READING TEXT section start

Although Justin Whitaker may not have discovered his love of science until his final years of high school, it is clear that not only did he find his passion, but he tapped into something he has an amazing talent for as well.
Now a second-year biosciences student, Justin began his relationship with uOttawa before he even enrolled. In his last year of high school at Moira Secondary School in Belleville, Ontario, he started a project to study soil, specifically to explore how the use of a ureolytic bacterium could induce calcification in a saturated soil base, thereby cementing it. The hope was that this cementation process could be used to stabilize the foundations of buildings so that, during events such as earthquakes, the structural damages caused by seismic shaking could be effectively reduced.
It was soon clear to Justin that to take his project to the next level of testing, he would need to contact professionals in engineering and science. He decided to get in touch with professors at a number of the universities he had applied to, hoping to spark their interest in working with him. The only person interested was Sai Vanapalli, Department Chair and Professor at uOttawa’s Faculty of Engineering. The relationship Justin built with Professor Vanapalli, combined with the scholarship money he was offered, made the University of Ottawa his clear choice for undergraduate studies.

READING TEXT section end
EXTRACTED ENTRIES section start

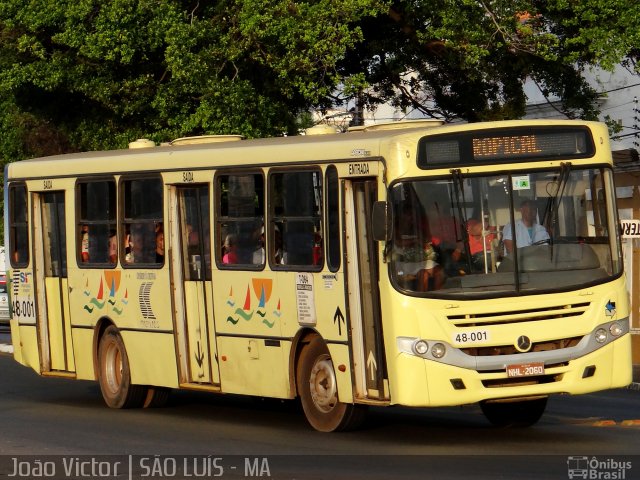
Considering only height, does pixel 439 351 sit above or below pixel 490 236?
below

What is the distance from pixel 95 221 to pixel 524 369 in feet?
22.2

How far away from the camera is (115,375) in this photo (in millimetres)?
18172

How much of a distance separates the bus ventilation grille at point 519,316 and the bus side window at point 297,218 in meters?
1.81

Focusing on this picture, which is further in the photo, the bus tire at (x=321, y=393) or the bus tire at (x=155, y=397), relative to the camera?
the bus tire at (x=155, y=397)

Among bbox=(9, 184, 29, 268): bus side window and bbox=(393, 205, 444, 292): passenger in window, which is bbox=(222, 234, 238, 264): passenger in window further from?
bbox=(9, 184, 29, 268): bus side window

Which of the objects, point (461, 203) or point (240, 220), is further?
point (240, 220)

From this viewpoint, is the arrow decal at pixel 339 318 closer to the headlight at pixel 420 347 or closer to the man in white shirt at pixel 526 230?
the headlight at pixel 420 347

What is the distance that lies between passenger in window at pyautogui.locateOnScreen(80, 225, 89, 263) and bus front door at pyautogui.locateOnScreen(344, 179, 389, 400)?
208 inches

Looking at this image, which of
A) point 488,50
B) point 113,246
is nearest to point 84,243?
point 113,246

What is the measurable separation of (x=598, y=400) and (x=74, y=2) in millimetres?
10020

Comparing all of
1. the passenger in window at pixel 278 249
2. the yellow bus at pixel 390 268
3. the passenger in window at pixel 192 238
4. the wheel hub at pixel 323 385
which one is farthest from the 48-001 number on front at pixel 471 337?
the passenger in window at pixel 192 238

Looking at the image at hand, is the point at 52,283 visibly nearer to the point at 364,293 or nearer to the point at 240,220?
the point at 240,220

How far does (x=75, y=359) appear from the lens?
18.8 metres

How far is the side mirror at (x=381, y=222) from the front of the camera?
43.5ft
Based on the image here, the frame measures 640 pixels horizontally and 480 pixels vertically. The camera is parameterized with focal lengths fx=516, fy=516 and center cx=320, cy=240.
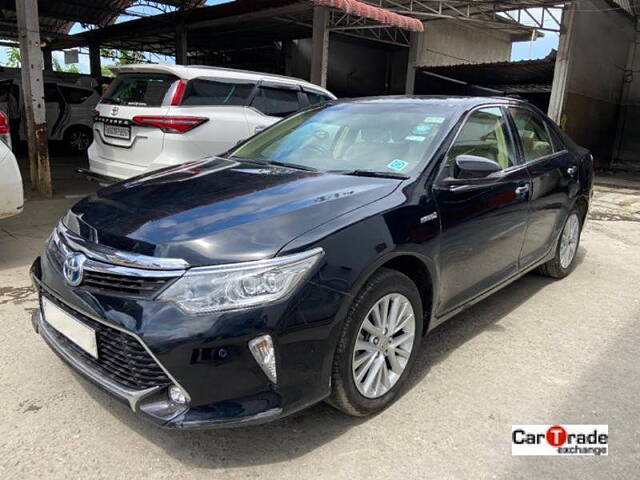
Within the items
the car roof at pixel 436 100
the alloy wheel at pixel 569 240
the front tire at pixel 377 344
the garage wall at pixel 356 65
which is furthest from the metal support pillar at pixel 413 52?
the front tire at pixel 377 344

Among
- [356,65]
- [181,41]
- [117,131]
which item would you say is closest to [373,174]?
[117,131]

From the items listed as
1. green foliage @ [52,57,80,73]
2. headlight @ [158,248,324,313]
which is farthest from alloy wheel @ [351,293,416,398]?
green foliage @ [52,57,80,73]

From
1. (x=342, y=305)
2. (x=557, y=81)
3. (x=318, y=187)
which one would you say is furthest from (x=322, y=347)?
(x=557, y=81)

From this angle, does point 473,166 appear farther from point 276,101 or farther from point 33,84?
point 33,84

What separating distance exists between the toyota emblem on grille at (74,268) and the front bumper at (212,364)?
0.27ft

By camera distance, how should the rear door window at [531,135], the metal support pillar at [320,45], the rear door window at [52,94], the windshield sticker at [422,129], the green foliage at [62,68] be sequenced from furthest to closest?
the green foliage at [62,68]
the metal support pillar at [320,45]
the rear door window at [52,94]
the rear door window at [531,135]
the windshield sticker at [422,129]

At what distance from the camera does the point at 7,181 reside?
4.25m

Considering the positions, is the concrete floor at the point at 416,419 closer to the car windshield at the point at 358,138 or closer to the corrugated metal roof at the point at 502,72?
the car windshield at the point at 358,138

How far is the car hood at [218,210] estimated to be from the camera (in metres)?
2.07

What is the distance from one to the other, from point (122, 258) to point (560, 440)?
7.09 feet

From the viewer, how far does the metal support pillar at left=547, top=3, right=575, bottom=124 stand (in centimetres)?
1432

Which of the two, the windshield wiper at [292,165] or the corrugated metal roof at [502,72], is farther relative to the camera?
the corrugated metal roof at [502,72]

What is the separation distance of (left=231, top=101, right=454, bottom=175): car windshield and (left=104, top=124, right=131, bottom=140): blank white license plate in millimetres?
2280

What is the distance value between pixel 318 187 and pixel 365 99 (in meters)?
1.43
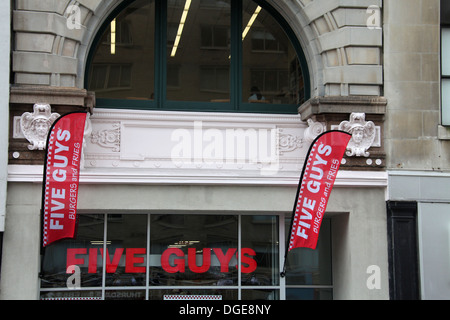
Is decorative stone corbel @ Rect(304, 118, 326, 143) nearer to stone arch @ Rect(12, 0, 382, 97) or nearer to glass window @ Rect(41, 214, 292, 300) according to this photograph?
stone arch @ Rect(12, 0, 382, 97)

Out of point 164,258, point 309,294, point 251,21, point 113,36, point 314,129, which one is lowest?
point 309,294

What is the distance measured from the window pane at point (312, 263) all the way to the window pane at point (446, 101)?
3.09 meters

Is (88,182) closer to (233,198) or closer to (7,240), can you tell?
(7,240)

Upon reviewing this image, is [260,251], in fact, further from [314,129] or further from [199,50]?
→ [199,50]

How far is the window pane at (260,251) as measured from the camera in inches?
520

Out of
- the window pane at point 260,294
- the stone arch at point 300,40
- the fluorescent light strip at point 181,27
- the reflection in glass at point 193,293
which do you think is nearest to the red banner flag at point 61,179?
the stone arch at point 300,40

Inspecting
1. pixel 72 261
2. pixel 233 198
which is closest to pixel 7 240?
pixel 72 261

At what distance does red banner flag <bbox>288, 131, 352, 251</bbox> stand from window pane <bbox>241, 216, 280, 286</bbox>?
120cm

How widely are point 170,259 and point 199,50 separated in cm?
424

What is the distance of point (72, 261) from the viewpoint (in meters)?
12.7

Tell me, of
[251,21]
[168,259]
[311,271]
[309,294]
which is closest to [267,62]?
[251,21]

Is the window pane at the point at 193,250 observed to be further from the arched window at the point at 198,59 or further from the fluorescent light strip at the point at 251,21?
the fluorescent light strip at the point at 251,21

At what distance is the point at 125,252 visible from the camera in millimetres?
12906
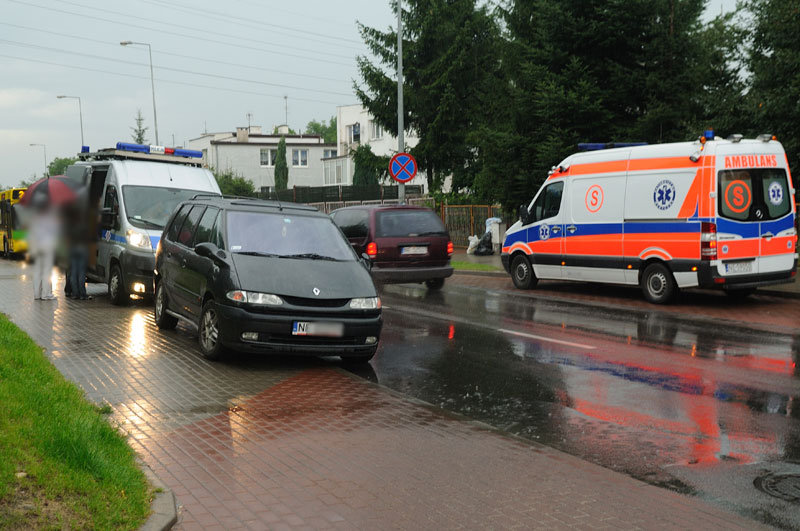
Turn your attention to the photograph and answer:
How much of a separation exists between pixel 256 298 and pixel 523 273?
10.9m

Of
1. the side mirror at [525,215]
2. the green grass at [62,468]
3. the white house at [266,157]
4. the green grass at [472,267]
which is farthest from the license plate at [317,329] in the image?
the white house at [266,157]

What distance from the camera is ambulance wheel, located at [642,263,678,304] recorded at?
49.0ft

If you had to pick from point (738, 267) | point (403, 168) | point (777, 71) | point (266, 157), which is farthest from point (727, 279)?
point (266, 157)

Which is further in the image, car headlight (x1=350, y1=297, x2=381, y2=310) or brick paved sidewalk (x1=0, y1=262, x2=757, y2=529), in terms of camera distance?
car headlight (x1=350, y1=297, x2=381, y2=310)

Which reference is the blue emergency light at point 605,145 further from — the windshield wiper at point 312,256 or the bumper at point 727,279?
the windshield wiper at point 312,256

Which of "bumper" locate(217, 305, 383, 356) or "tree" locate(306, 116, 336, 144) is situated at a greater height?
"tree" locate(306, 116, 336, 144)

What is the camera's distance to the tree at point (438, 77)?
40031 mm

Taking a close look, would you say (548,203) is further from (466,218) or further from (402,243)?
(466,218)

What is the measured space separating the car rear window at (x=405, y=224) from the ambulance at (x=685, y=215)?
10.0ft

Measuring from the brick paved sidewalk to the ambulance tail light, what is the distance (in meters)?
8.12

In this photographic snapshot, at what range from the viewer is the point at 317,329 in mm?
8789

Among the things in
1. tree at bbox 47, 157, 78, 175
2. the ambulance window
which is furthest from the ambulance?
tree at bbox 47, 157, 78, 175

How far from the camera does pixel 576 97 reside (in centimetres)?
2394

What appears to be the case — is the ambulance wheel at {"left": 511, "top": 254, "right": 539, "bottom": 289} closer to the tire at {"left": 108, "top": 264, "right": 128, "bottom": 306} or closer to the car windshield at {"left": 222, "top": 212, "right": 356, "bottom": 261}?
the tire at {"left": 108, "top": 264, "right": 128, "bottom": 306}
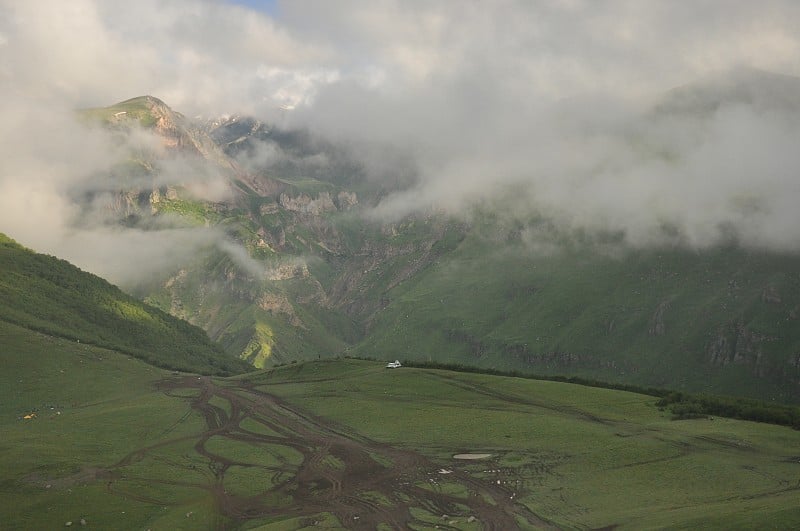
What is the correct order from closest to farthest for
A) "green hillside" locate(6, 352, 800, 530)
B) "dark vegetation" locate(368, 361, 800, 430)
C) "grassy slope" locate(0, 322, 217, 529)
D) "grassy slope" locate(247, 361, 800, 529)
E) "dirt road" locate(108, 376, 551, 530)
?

EXTRACTED ENTRIES section end

### TASK OBJECTIVE
Please answer these questions from the Justin Whitaker profile:
(a) Which high school did Justin attend in his last year?
(b) What kind of bacterium did his soil project use?
(c) Who was the only professor interested in working with him?

### RESULT OF THE TASK
(a) Moira Secondary School in Belleville, Ontario
(b) A ureolytic bacterium
(c) Sai Vanapalli, Department Chair and Professor at uOttawa's Faculty of Engineering